#### Task statement:
Every line of the data should be written out exactly, with the pictures left out.

═════ Data records ═════

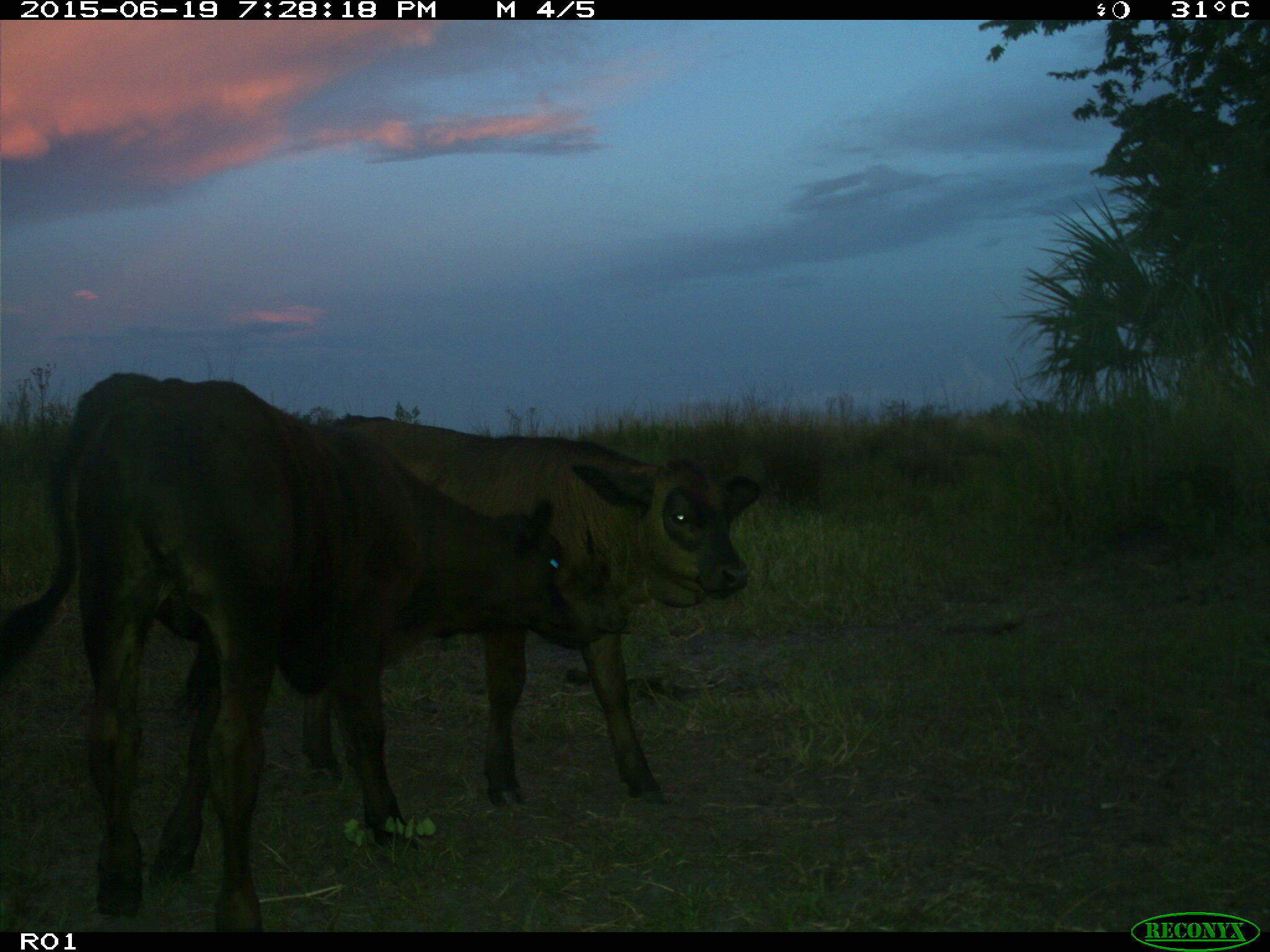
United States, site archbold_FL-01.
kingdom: Animalia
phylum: Chordata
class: Mammalia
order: Artiodactyla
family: Bovidae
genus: Bos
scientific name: Bos taurus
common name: domestic cow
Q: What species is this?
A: Bos taurus (domestic cow).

═════

#### Result for this task:
United States, site archbold_FL-01.
kingdom: Animalia
phylum: Chordata
class: Mammalia
order: Artiodactyla
family: Bovidae
genus: Bos
scientific name: Bos taurus
common name: domestic cow
Q: What species is this?
A: Bos taurus (domestic cow).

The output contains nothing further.